Editor's Notes

The Potential of a Party

Nick Meyer |

The neighborhood block party can be a simple yet powerful community-building tool. Check out our story “Block Full of Bluegrass,” about a neighbor-created event with music, games, a food truck, and more in late May on Eau Claire’s Eastside Hill. It became an instant breakout success with hundreds in attendance from the immediate neighborhood and beyond. Many municipalities have programs to help foster these kinds of activities and make things easy, and for good reason. Block parties and similar types of hyper-local events can increase the desirability of neighborhoods and raise home values. They can create collaborations among neighbors on initiatives around beautification, safety, and other improvements. And perhaps most important and long lasting, they simply strengthen the connective tissue between neighbors that has generally been on the decline in recent decades across America.
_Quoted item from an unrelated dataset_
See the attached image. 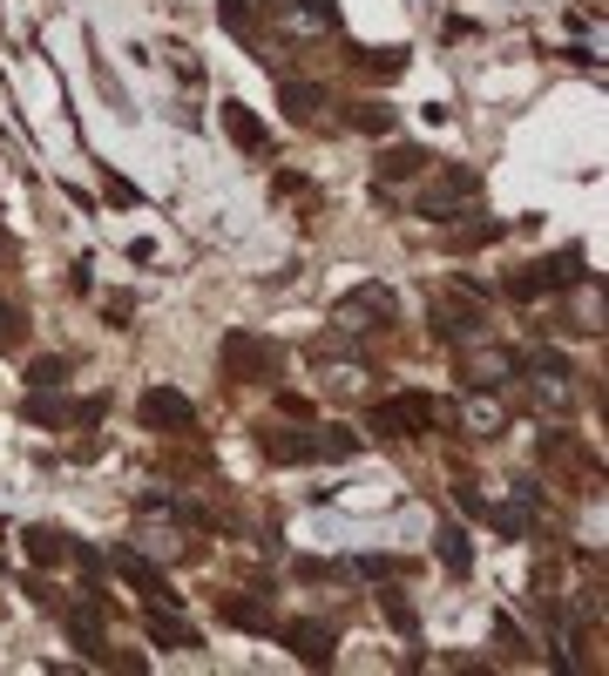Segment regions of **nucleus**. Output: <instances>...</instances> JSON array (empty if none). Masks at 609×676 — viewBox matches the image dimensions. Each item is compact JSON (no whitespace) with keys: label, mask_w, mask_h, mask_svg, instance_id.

As more focus is put on private backyards instead of front-porch neighborliness, as people retreat to their TV screens and Netflix queues, and as they more often talk to neighbors via Facebook than face-to-face, it becomes tougher to have the impromptu moments between neighbors that help build real communities. That’s why these kinds of gatherings – neighborhood-wide thrift sales, picnics, block parties, and others – are so critical to the health of not just our neighborhoods but to entire cities. They are where connections are made and ideas are formed. Where issues and discussed and solutions discovered. It’s all these important things. But it’s also where one neighbor kid can simply have an ice cream cone with another neighbor kid she’s never met before. And that could become the most important connection of all.